• _DIRECTIONS FOR THIS TASK_
From the text on powering an artificial heart through the skin, copy the stretch from "In this work, a" through "inter coil geometry." word for word.

In recent years, electrical driven mechanical circulatory assistance or replacement has become a viable treatment option not only for patients with end stage heart diseases, but also for the treatment of less sick patients. Used as a bridge to transplant or as a destination therapy, patient survival on device has increased significantly over the last years. However, infections and sepsis are still a major cause for adverse events and patient death in mechanical circulatory support. Over the years, the percutaneous line used for electrical power delivery has been repeatedly highlighted as a severe weak point, not only due to infections of the driveline exit site, but also as a source for mechanical failure or accidental mishandling by the patient.
In this work, a transcutaneous energy transfer system is developed. Here, electrical power is transmitted through the intact skin via an inductive link, consisting of an external and an implanted coil constituting an electrical transformer. Since the coils are not mechanicallyfixed, the electrical behavior of the transformer changes with inter coil geometry.
This changing behavior is modeled using simulation and numerical calculation tools. The results are used in a electrical system simulation including the surrounding power electronics needed to drive the inductive link. A new inverter principle is developed and theoretically compared to the prominent inverter topology. Both inverters are set up and measurement results are used to verify the simulation model and its results.
The load of the TET system is a pulsatile flow total artificial heart, the Reinheart TAH. Low electrical losses are considered crucial, in particular at the implanted components since electrical losses translate to heating of surrounding tissue. Additionally, in this implementation of the TET system, no outwards telemetry is needed to ensure safe operation. Instead, the simulation model is used to find an optimal geometry and turn number combination of the two coils, observing mechanical and voltage limits provided by the target systems of the total artificial heart and reducing losses occurring in all implanted components of the TET system.
The system is set up and tested on the bench in an artificial circulatory system simulator (mock loop). The results demonstrated that the voltage boundaries given by the target system are observed. Efficiencies of up to 87.5% at a peak output power of 45W were measured, excluding the losses of the supply voltage generation. In the mock loop test the supply losses were included and total system efficiencies of up to 75% were reached.
The system is used in an animal trial experiment measuring the temperature rise due to the interaction between the electromagnetic field and the tissue surrounding the coils. The results show that the temperature of the tissue surrounding the transmission coil does not exceed from that oft the core animal.
Therefore, it can be concluded that the manufactured system is able to safely deliver 45W to the target system of an artificial heart in vivo. The proposed simulation approach was verified and found suitable for the setup of a transcutaneous energy transfer system under predefined parameters of a target system, including coil sizes, output powers and output voltages.

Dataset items
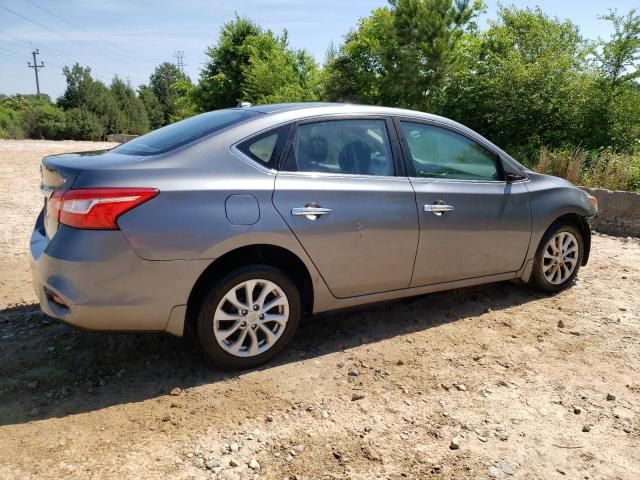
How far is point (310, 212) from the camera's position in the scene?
3320mm

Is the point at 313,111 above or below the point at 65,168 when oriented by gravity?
above

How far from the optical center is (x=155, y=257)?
9.52 ft

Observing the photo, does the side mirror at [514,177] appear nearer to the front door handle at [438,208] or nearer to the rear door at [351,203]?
the front door handle at [438,208]

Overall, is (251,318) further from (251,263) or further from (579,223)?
(579,223)

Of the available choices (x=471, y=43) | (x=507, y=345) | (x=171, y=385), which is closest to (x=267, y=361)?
(x=171, y=385)

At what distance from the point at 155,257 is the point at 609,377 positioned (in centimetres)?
297

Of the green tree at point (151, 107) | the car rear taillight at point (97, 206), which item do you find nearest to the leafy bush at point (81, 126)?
the green tree at point (151, 107)

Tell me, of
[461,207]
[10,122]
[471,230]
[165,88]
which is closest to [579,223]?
[471,230]

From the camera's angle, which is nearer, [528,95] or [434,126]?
[434,126]

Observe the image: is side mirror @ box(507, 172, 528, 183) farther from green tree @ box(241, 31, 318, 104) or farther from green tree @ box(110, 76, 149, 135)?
green tree @ box(110, 76, 149, 135)

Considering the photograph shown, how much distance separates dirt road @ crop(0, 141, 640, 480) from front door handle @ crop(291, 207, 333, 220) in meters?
0.99

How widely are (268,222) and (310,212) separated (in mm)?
303

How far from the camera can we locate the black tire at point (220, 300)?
3107mm

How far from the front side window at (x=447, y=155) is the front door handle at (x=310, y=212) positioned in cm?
91
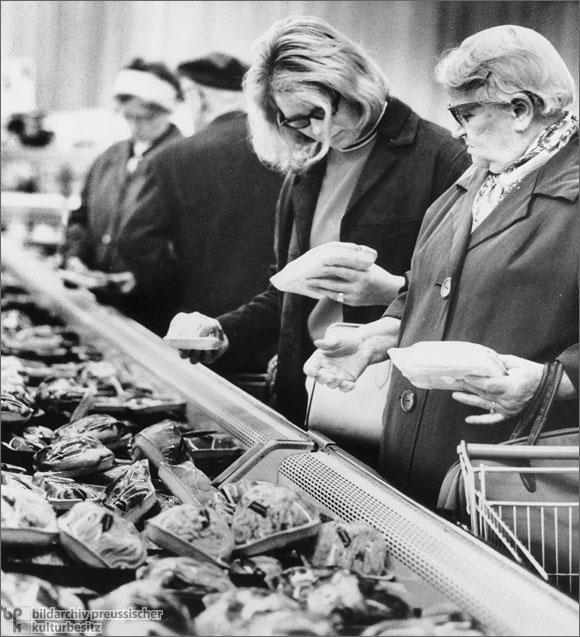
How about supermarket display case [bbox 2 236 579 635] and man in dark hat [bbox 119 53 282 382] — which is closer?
supermarket display case [bbox 2 236 579 635]

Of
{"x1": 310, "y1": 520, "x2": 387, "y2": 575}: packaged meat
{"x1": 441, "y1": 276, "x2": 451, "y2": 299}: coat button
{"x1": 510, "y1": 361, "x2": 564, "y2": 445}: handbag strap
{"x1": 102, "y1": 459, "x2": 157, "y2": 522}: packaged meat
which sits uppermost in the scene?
{"x1": 441, "y1": 276, "x2": 451, "y2": 299}: coat button

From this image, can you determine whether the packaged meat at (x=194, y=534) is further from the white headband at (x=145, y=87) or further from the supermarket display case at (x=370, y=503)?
the white headband at (x=145, y=87)

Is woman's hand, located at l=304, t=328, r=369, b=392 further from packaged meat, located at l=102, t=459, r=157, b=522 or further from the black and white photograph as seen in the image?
packaged meat, located at l=102, t=459, r=157, b=522

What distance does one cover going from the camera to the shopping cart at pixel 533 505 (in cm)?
200

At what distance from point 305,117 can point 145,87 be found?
1.18 meters

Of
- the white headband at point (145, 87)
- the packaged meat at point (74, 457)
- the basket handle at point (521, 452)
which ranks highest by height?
the white headband at point (145, 87)

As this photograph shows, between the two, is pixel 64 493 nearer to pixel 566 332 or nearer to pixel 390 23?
pixel 566 332

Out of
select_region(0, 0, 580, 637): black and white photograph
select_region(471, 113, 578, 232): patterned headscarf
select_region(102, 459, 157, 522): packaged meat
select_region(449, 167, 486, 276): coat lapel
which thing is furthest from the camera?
select_region(449, 167, 486, 276): coat lapel

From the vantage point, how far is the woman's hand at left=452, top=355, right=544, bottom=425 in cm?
223

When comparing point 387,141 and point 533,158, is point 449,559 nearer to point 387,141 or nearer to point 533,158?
point 533,158

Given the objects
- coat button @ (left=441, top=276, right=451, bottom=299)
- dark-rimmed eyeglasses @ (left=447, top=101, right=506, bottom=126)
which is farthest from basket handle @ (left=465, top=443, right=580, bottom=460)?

• _RESPONSE AREA_
In this work, a transcutaneous energy transfer system is developed. Here, electrical power is transmitted through the intact skin via an inductive link, consisting of an external and an implanted coil constituting an electrical transformer. Since the coils are not mechanicallyfixed, the electrical behavior of the transformer changes with inter coil geometry.